:: TEXTAUSZUG ::
Vorbei sind die Zeiten, in denen Vegetarier und vor allem Veganer als ernährungstechnische Außenseiter galten. Würste, Schnitzel, Bolognese oder Nuggets – das alles gibt es längst auch ohne Fleisch. Der Markt passt sich an. Auch die Großunternehmen in der Fleischindustrie investieren neuerdings stark in die Herstellung von Veggie-Produkten. Mit der zunehmend neuen “Ess-Klasse” wächst ein Absatzmarkt, der bei manchen traditionellen Fleischproduzenten auch schon für Kurskorrekturen gesorgt hat. Im Interview mit GIM Radar spricht GIM Research Manager und Vegantrend-Expertin Julia Eymann über den Trend zu Fleischersatzprodukten. Lesen Sie nach dem ersten Part hier nun den zweiten Teil des Interviews.
Apropos Wurst: Bei den Veggie-Produkten findet man auch immer häufiger traditionsreiche Markennamen, die man sonst eher mit Wurst, Schinken oder Schnitzel assoziiert. Grenzt es nicht ein bisschen an Ironie, dass ausgerechnet Fleischkonzerne den Trend zu fleischlosen Produkten in den deutschen Supermärkten vorantreiben?
:::
:: DATENSATZZEILEN ::
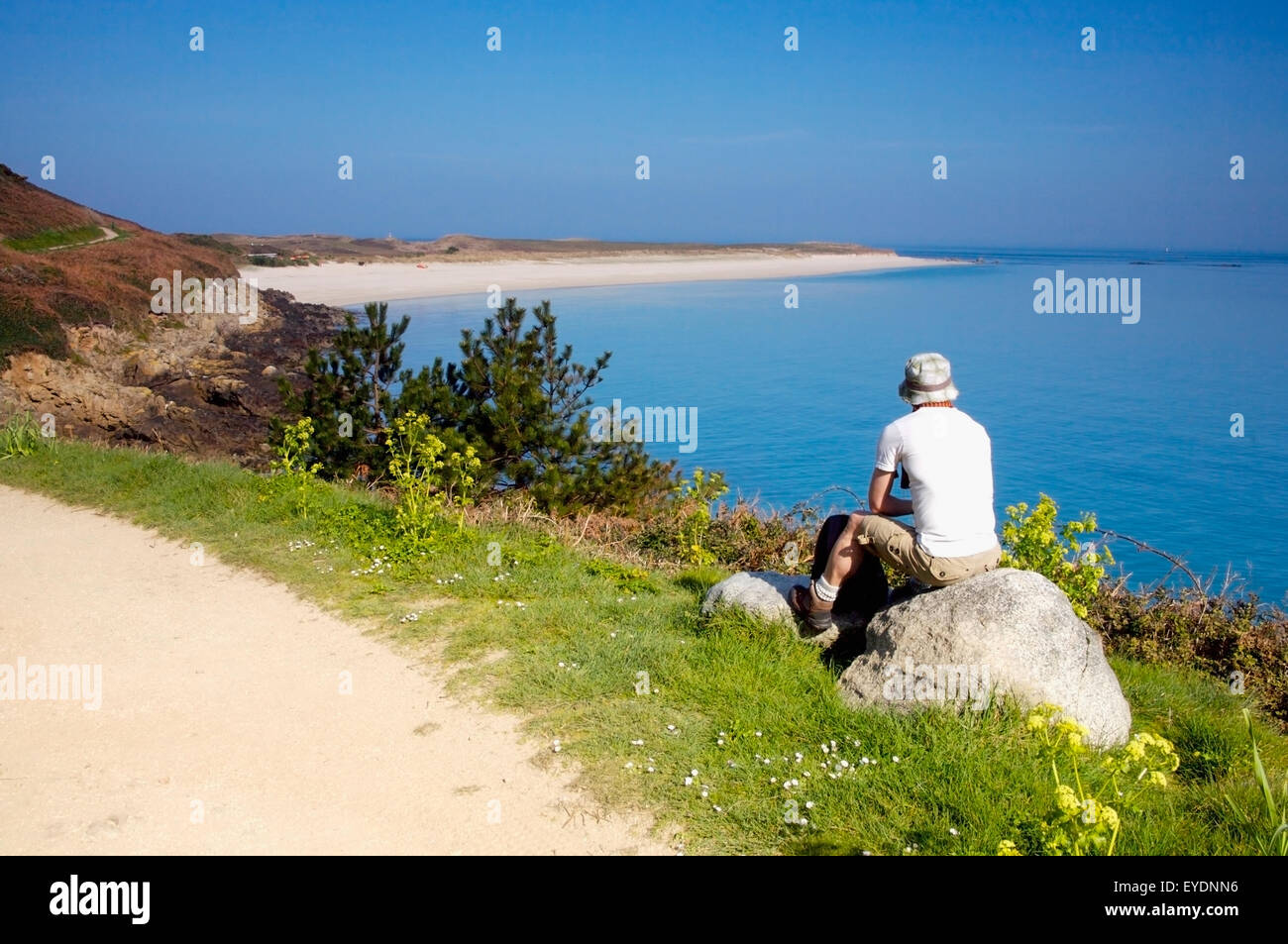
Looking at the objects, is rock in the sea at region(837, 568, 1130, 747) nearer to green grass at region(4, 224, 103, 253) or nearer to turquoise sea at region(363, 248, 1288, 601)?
turquoise sea at region(363, 248, 1288, 601)

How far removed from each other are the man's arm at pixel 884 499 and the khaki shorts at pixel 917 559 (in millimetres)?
97

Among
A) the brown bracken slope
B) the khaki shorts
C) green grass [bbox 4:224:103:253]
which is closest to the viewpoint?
the khaki shorts

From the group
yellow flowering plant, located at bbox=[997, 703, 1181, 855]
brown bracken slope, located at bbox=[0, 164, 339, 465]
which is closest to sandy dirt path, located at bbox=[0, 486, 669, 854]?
yellow flowering plant, located at bbox=[997, 703, 1181, 855]

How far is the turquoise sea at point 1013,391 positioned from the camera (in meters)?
18.4

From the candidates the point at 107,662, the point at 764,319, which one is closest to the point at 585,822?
the point at 107,662

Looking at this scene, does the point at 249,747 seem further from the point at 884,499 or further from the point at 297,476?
the point at 297,476

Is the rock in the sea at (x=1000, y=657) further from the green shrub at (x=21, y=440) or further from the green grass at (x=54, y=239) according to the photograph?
the green grass at (x=54, y=239)

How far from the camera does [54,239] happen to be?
31734 mm

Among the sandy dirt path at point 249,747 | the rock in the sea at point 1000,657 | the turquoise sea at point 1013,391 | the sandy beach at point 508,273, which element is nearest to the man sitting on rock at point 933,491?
the rock in the sea at point 1000,657

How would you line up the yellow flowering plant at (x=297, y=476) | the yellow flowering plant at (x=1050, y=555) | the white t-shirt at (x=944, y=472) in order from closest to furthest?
1. the white t-shirt at (x=944, y=472)
2. the yellow flowering plant at (x=1050, y=555)
3. the yellow flowering plant at (x=297, y=476)

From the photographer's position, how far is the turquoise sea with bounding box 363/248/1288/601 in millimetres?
18406

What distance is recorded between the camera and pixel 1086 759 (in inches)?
185

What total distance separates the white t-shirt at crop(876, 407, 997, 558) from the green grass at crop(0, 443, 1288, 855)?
1002 mm

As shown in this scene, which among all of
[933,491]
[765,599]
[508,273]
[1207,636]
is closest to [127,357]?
[765,599]
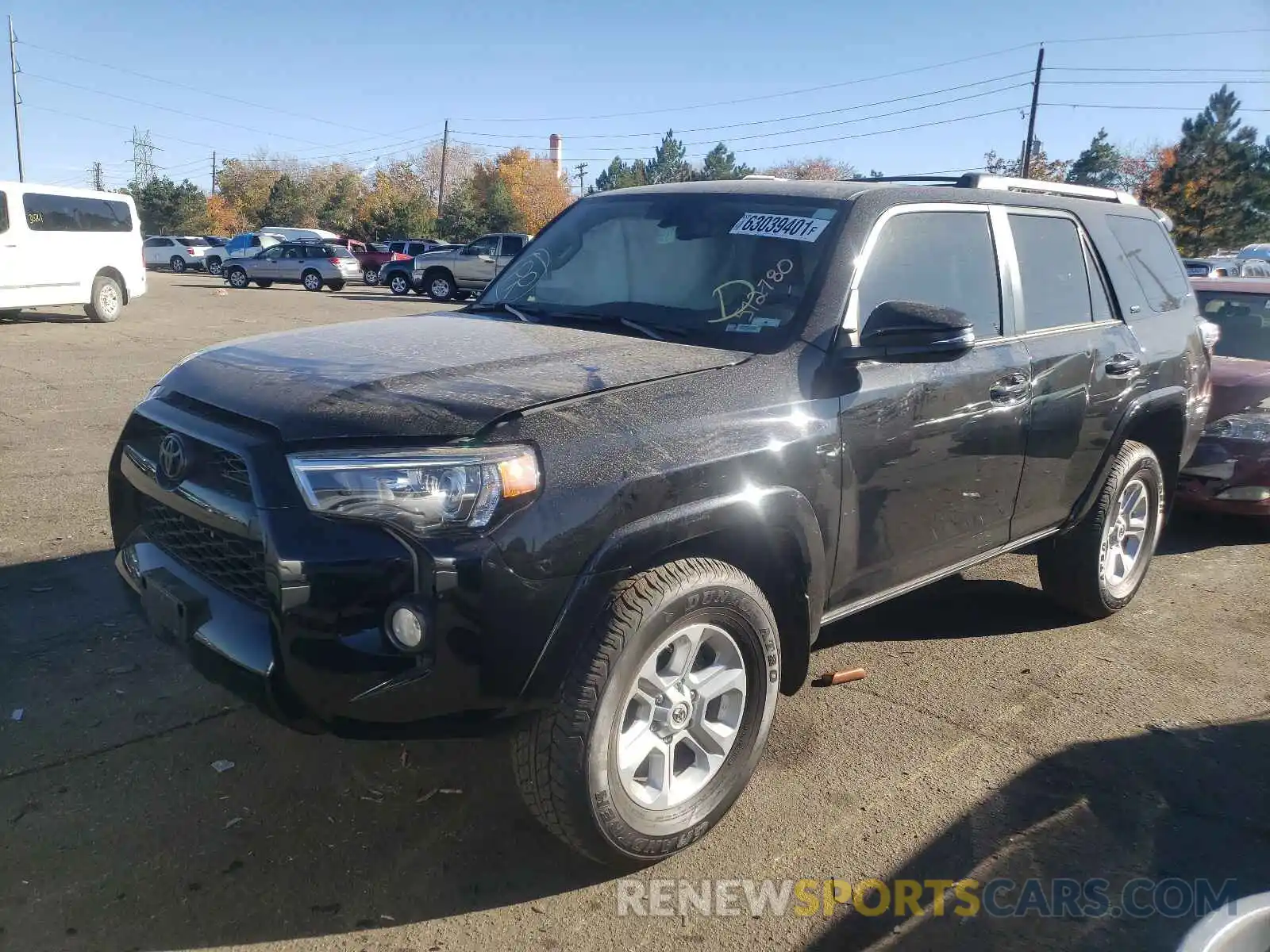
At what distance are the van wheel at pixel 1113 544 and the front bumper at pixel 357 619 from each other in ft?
:::
### ZU BEARBEITEN
A – Beantworten Sie anhand des Textes zum Vegantrend die folgenden Fragen:
(i) Welche Funktionen hat Julia Eymann laut Text inne?
(ii) In welcher Branche investieren Großunternehmen neuerdings stark in die Herstellung von Veggie-Produkten?
(iii) Womit assoziiert man die traditionsreichen Markennamen auf Veggie-Produkten sonst eher?
B – Schreiben Sie den Text zum Vegantrend im Anschluss an seine letzte Frage weiter.

### LÖSUNGEN JE AUFGABE
A –
(i) Sie ist GIM Research Manager und Vegantrend-Expertin.
(ii) In der Fleischindustrie.
(iii) Mit Wurst, Schinken oder Schnitzel.

B –
Na ja, zunächst versuchen die Hersteller diesen Trend ökonomisch zu nutzen – was verständlich und okay ist. Dass es diese Produkte gibt, ist nicht zuletzt auch ein starkes Signal, dass die Lebensmittel-Industrie den Trend ernst nimmt. Daneben würde ich es auch als eine logische Konsequenz der gesellschaftlichen Entwicklung betrachten: Gesundheit ist ein zentrales Thema in der öffentlichen Diskussion. Bei den omnipräsenten Gesundheitstipps und Ratgebern schwingt auch immer die Eigenverantwortlichkeit des Individuums für seine persönliche Gesundheit mit. Inzwischen herrscht ja Konsens darüber, dass Wurst- und Fleischwaren negative Auswirkungen auf die Gesundheit haben und mitverantwortlich für das Entstehen von Zivilisationskrankheiten wie etwa Adipositas, Diabetes oder Bluthochdruck sind.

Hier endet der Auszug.